Apache Accumulo Export/Import Example

Accumulo provides a mechanism to export and import tables. This README shows how to use this feature.

The shell session below shows creating a table, inserting data, and exporting the table. A table must be offline to export it, and it should remain offline for the duration of the distcp. An easy way to take a table offline without interuppting access to it is to clone it and take the clone offline.

root@test15> createtable table1
root@test15 table1> insert a cf1 cq1 v1
root@test15 table1> insert h cf1 cq1 v2
root@test15 table1> insert z cf1 cq1 v3
root@test15 table1> insert z cf1 cq2 v4
root@test15 table1> addsplits -t table1 b r
root@test15 table1> scan
a cf1:cq1 []    v1
h cf1:cq1 []    v2
z cf1:cq1 []    v3
z cf1:cq2 []    v4
root@test15> config -t table1 -s table.split.threshold=100M
root@test15 table1> clonetable table1 table1_exp
root@test15 table1> offline table1_exp
root@test15 table1> exporttable -t table1_exp /tmp/table1_export
root@test15 table1> quit

After executing the export command, a few files are created in the hdfs dir. One of the files is a list of files to distcp as shown below.

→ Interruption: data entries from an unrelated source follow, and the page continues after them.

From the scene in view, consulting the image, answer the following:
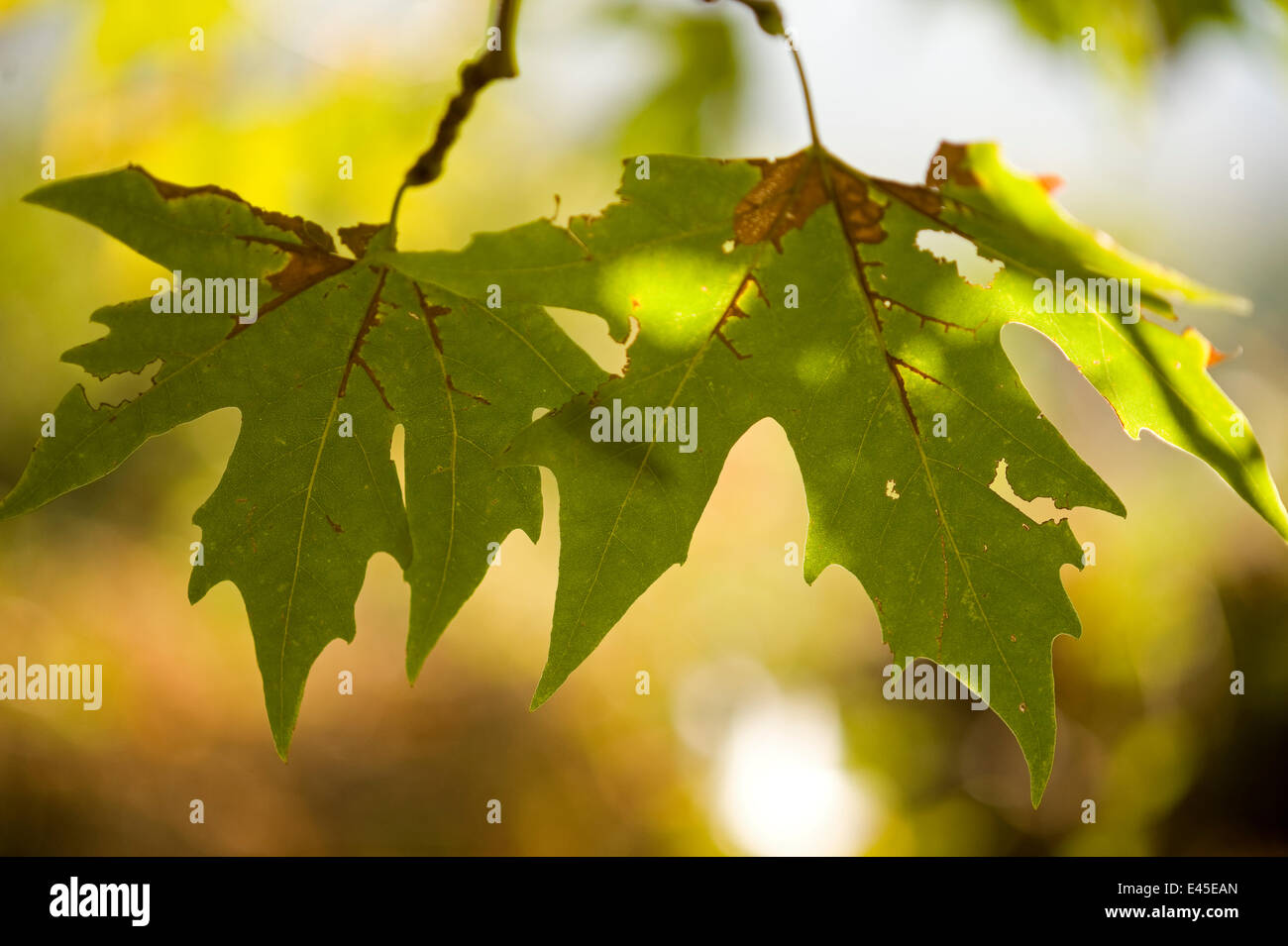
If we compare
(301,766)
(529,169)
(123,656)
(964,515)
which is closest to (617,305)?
(964,515)

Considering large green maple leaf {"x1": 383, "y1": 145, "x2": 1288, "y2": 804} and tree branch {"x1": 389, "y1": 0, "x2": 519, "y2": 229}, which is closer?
large green maple leaf {"x1": 383, "y1": 145, "x2": 1288, "y2": 804}

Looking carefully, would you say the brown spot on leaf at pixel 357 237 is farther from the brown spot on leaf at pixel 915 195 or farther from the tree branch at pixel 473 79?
the brown spot on leaf at pixel 915 195

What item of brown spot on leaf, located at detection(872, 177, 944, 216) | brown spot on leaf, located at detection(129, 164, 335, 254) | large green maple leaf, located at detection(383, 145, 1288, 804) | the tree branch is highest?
the tree branch

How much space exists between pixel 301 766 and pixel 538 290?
4.30 m

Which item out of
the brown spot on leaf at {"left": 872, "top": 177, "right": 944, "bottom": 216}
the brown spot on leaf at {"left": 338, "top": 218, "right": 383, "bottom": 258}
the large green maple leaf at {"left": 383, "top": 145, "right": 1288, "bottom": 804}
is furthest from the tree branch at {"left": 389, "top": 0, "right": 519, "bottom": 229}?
the brown spot on leaf at {"left": 872, "top": 177, "right": 944, "bottom": 216}

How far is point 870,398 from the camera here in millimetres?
858

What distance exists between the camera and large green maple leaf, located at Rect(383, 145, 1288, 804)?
79 centimetres

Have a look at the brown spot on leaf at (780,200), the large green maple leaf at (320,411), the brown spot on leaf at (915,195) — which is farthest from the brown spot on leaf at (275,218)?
the brown spot on leaf at (915,195)

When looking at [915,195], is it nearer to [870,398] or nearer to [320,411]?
[870,398]

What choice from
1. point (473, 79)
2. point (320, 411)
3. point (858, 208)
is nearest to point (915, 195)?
point (858, 208)

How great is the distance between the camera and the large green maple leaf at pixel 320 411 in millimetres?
834

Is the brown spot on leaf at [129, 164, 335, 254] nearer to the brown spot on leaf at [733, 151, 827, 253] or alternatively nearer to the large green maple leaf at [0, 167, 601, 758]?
the large green maple leaf at [0, 167, 601, 758]

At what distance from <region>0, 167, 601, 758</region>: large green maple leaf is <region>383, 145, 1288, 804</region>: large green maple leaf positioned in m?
0.11

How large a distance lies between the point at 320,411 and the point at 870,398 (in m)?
0.56
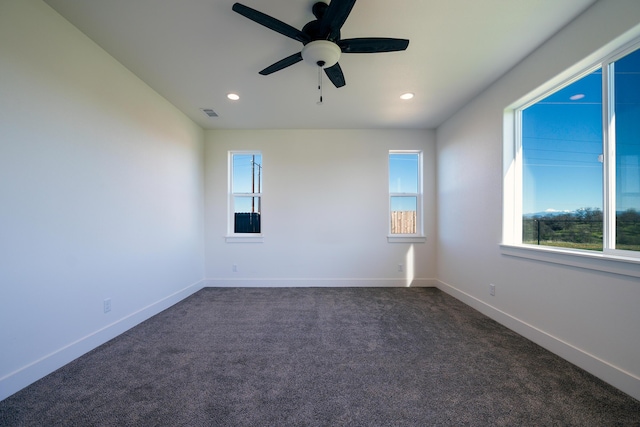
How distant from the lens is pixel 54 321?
1853mm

$ hadoop fs -ls /tmp/table1_export
Found 2 items
-rw-r--r--   3 user supergroup        162 2012-07-25 09:56 /tmp/table1_export/distcp.txt
-rw-r--r--   3 user supergroup        821 2012-07-25 09:56 /tmp/table1_export/exportMetadata.zip
$ hadoop fs -cat /tmp/table1_export/distcp.txt
hdfs://n1.example.com:6093/accumulo/tables/3/default_tablet/F0000000.rf
hdfs://n1.example.com:6093/tmp/table1_export/exportMetadata.zip

Before the table can be imported, it must be copied using distcp. After the discp completed, the cloned table may be deleted.

$ hadoop distcp -f /tmp/table1_export/distcp.txt /tmp/table1_export_dest

The Accumulo shell session below shows importing the table and inspecting it. The data, splits, config, and logical time information for the table were preserved.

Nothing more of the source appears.